Here's the biggest problem, for those hoping the lockout will end: if the Appeals Court rules that the NFLPA broke up in good faith and is truly no longer a union (versus simply disbanding for legal leverage), they will establish a nightmarish precedent for themselves.

Here's an example that may or may not simply be for the purpose of referencing The Wire, which is all the rage these days: If the Baltimore Union of the International Brotherhood of Stevedores decides it's being treated unfairly and wants to pursue litigation against its employer, Hypothetical Widget Shipping, Inc., it cannot dissolve the union, file a lawsuit and re-unionize later. At least not right now.

But it could -- potentially anyway -- do such a thing should the Appeals Court rule in favor of the players. (Edit: There is a difference between the status of sports leagues and other places of employ re: anti-trust status. But the point remains that the court would open itself up to a different interpretation of the law.
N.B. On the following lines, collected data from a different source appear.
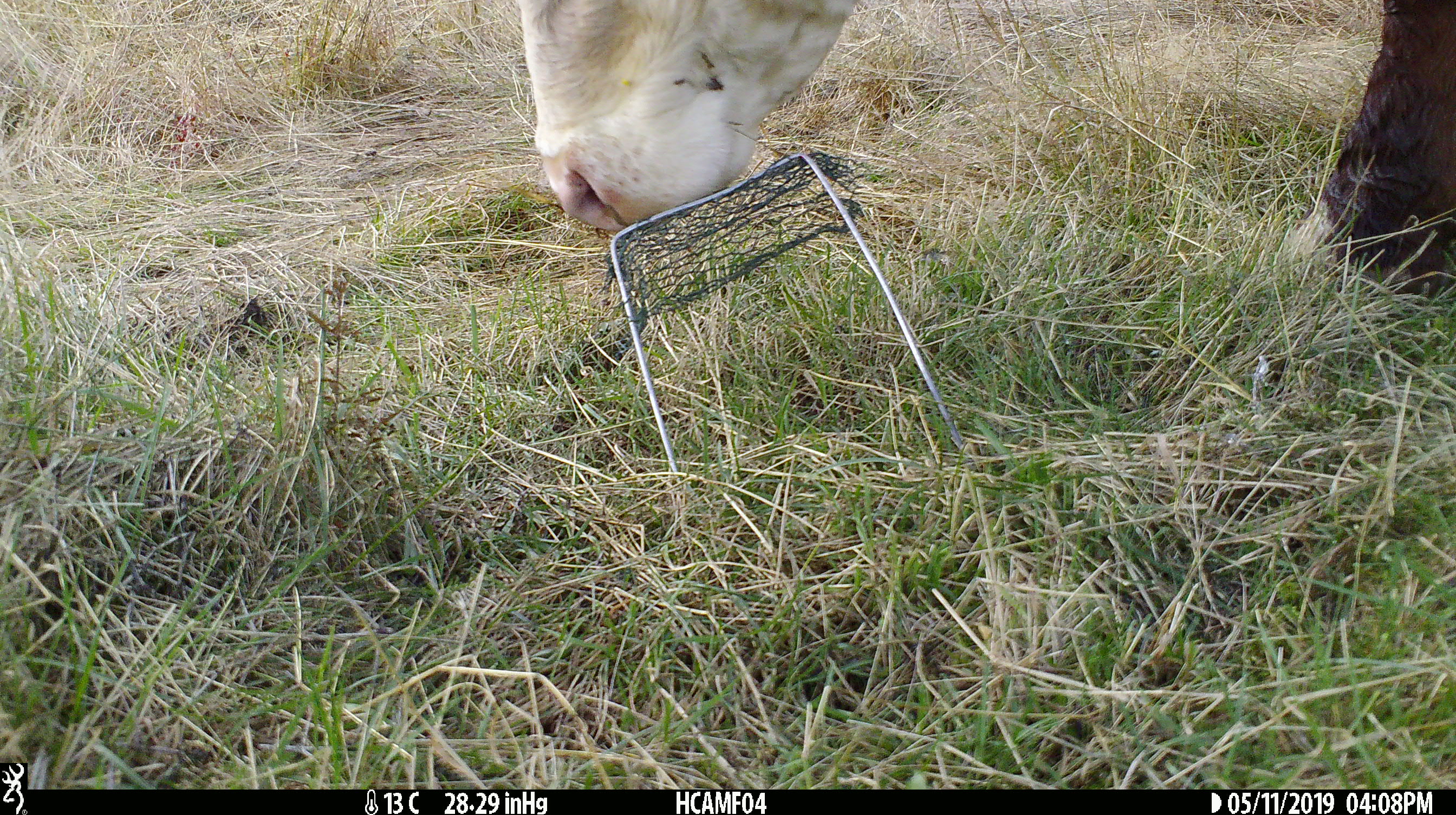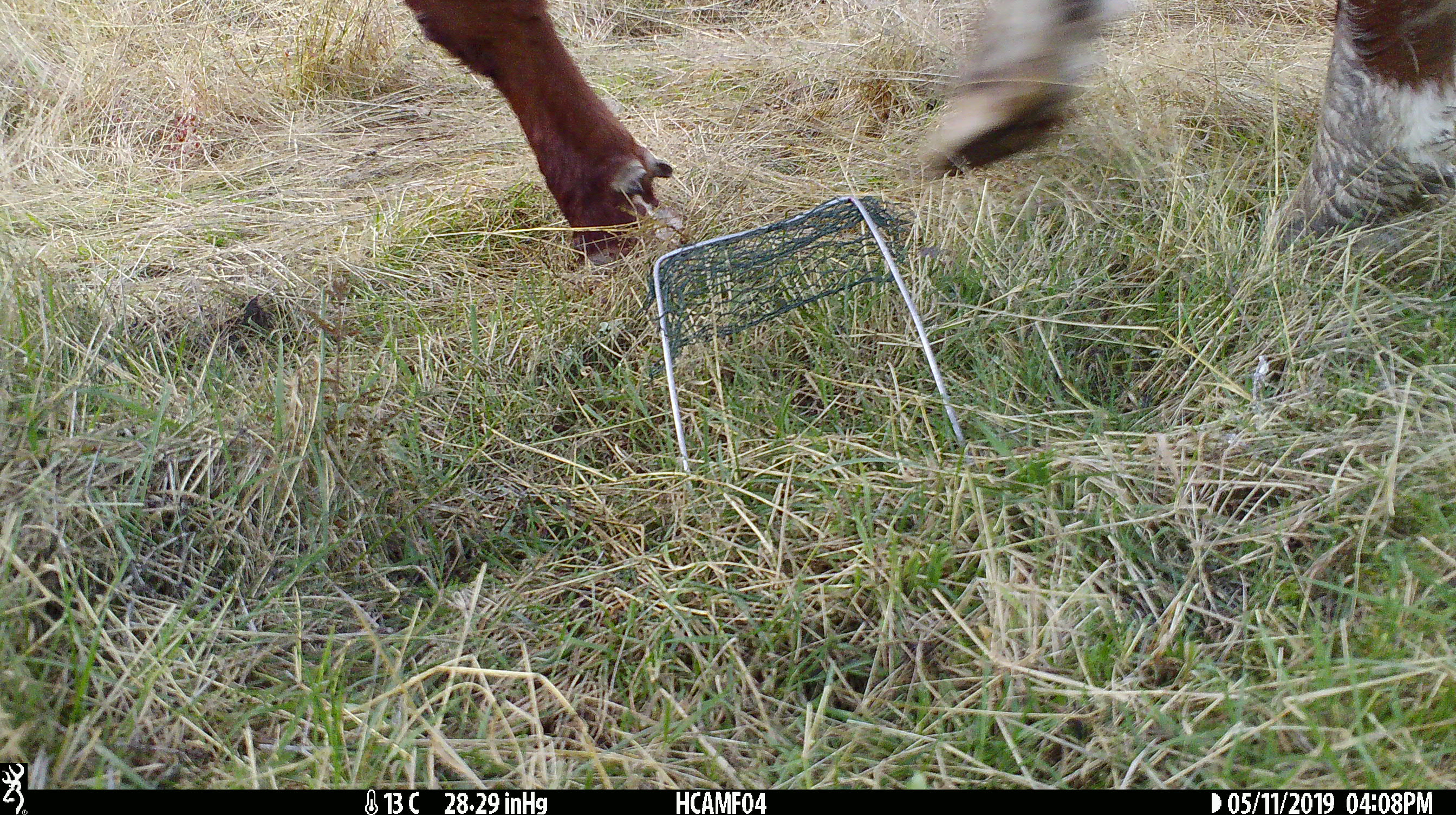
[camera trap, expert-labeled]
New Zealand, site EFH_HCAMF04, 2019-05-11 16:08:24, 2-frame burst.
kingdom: Animalia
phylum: Chordata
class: Mammalia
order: Artiodactyla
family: Bovidae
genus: Bos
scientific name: Bos taurus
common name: domestic cow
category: cow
Also, a better example could be: the NBA.)

This is problematic for the courts because it completely flips the jurisdiction of all labor disputes, if a union is willing to disband.

Remember, the Court of Appeals is pro-business; they're not "pro Roger Goodell." They don't care about this case in the sense of "How can we keep the players from winning?" They care about this case in the sense of "How does this effect future legal proceedings?"

Which is why it seems quite unlikely that the 8th Circuit will favor the players, regardless of how strong their arguments are.
This assume the union that decertifies is able to seek the protection of antitrust law. That may not be the case. It should also be noted that the union that decertifies not only shoud lose the restraints of Norris-Laguardia, but it also loses the protections of labor law. So it isn't a decision made lightly, particularly if antitrust violations aren't so clear. So, the slippery slope argument isn't very compelling here. What's funny is, the players aren't asking for a change in the law -- they're only asking to have the law applied as it has for the last 80 years. It's the owners asking for the law to be changed (or applied in a new scenario).
 
DallasEast;3956140 said:
So, basically, the trade association has decided to legally and blanketly align the super-secret National Football League with Arabian oil sheiks and Colombian drug lords. Nice. Then again, it does seem like someone we all know and love adopts the aura of a pusher man from time-to-time
The word "cartel" is used most often in the case of drug lords, yes. The term, however, has a broader application than that, of course. The association by the public of the term with drug lords does seem inevitable, but I think the judges are bright enough to understand how they're using the term.